By Barbara Brooks on April 1, 2014

Colgate University announced on Tuesday, April 1, that it will open a graduate school of dentistry. The dental school will be a natural outgrowth of the university’s strength in the sciences, as well as the consolidated focus on innovation and entrepreneurship. These ideas all are emphasized in the university’s 2014–2019 strategic plan.

“We conducted an incisive review of our curriculum,” said President Jeffrey Herbst, “and we agreed that while we have an extremely strong pre-professional program in the health sciences, there is a gap in our current curriculum. Because Colgate has so many successful alumni in the field of medicine, we should have no problem establishing name recognition.”
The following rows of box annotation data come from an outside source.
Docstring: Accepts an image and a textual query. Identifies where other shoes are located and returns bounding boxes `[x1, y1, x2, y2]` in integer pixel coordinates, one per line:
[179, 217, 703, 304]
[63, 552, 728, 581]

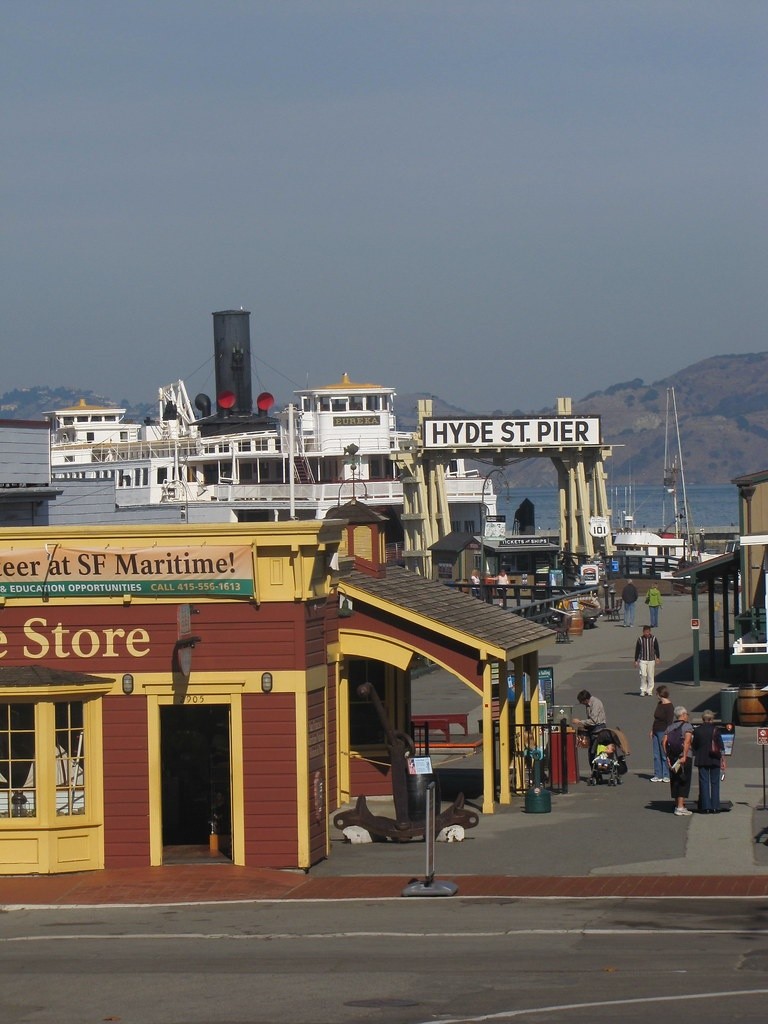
[650, 777, 662, 782]
[640, 692, 645, 696]
[674, 807, 692, 816]
[662, 777, 670, 783]
[695, 809, 709, 814]
[710, 808, 717, 814]
[623, 624, 626, 626]
[648, 691, 652, 696]
[598, 765, 606, 770]
[630, 625, 633, 627]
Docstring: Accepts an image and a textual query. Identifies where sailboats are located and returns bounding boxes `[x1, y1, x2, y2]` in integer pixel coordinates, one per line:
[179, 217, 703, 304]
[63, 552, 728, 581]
[611, 387, 742, 586]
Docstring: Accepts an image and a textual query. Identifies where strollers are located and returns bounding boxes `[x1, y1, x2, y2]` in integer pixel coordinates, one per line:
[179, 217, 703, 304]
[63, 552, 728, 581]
[586, 727, 624, 786]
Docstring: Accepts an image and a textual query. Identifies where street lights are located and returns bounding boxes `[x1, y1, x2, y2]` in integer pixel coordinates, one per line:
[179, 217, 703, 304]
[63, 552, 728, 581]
[481, 469, 509, 600]
[338, 477, 368, 507]
[161, 479, 189, 523]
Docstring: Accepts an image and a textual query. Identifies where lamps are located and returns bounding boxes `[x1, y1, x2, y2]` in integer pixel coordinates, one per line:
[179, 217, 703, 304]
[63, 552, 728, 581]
[313, 586, 353, 618]
[172, 636, 202, 673]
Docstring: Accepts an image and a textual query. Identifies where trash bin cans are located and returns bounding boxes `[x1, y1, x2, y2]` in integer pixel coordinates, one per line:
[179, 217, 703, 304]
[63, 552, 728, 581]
[719, 687, 739, 724]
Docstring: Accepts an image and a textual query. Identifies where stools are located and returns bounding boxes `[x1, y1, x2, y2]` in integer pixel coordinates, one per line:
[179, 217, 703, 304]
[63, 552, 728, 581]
[556, 628, 569, 643]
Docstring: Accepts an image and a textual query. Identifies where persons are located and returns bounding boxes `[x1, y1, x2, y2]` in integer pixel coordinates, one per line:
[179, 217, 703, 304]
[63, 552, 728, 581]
[488, 570, 509, 606]
[573, 690, 606, 780]
[592, 743, 616, 769]
[634, 626, 660, 695]
[650, 685, 674, 782]
[691, 710, 726, 813]
[662, 707, 692, 815]
[471, 569, 481, 598]
[623, 579, 638, 627]
[646, 582, 663, 627]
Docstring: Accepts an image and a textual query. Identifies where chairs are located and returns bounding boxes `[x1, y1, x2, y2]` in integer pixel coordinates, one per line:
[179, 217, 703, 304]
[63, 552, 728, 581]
[607, 599, 623, 622]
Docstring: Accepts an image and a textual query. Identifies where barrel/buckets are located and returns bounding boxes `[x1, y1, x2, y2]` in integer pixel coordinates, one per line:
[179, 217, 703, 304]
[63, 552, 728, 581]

According to Herbst, campus initiatives such as Colgate’s Thought Into Action Entrepreneurship Institute also have inspired campus administrators to look not just at how things are, but how they might be.

Together with Douglas Hicks, provost and dean of the faculty, and Gary Ross ’77, dean of admission, Herbst determined that a school of dentistry could provide a new revenue stream for the university while also reinforcing Colgate’s core mission to educate students in the liberal arts.

Ross  predicted a great future for the dental school. He said: “According to the Centers for Disease Control and Prevention: 81.4 percent of children aged two to seventeen visited the dentist in 2011. That means Colgate can help fill a very real need for well-educated dentists.”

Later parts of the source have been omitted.